→ WHAT TO WORK ON
Extract every line in the items below that contains the string "cabinet". Case matters.

→ STORED DATA
"""

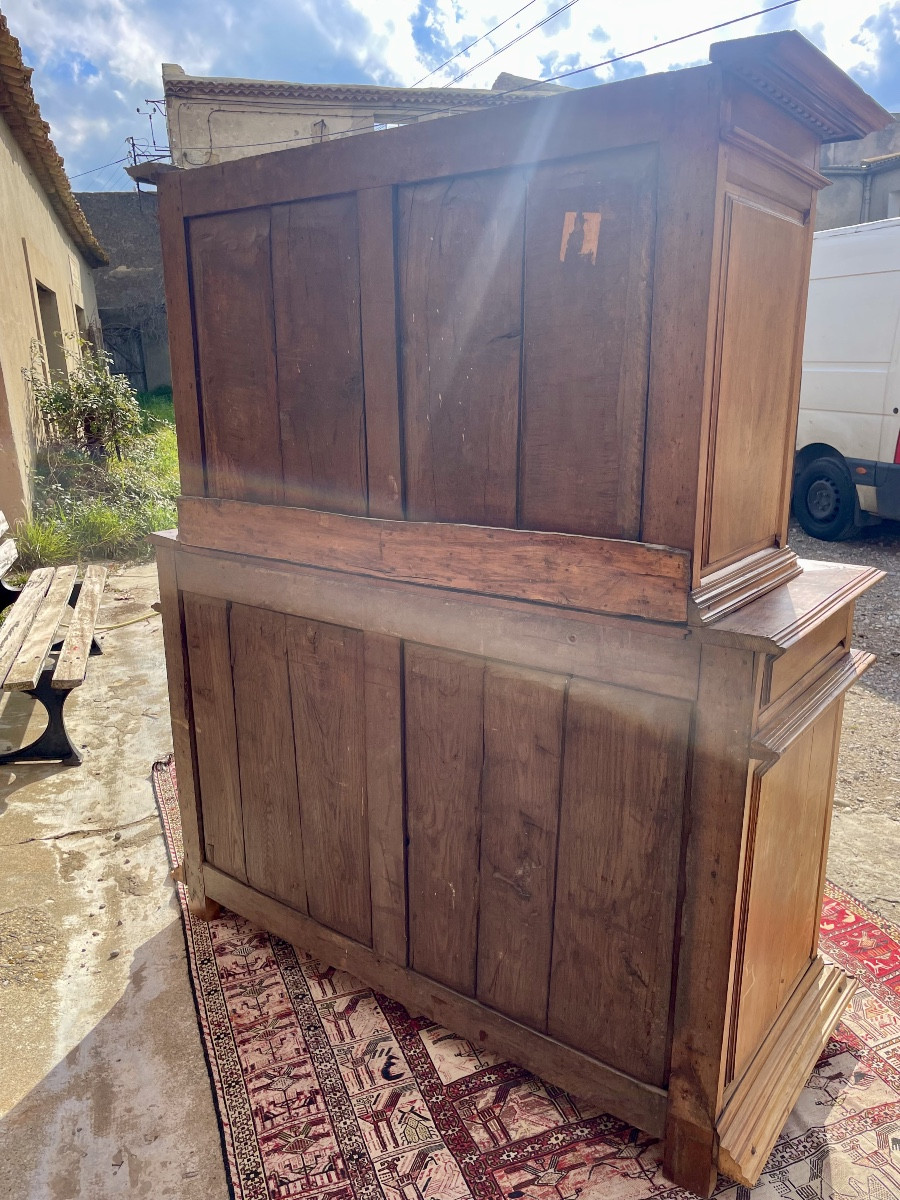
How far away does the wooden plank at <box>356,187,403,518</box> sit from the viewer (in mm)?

"""
"""

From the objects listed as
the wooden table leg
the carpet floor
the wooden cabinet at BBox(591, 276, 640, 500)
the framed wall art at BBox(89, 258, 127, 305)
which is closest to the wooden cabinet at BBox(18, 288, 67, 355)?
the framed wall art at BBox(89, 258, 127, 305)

"""

→ REPLY TO THE EXERCISE
the wooden cabinet at BBox(591, 276, 640, 500)
which is closest to the wooden cabinet at BBox(18, 288, 67, 355)?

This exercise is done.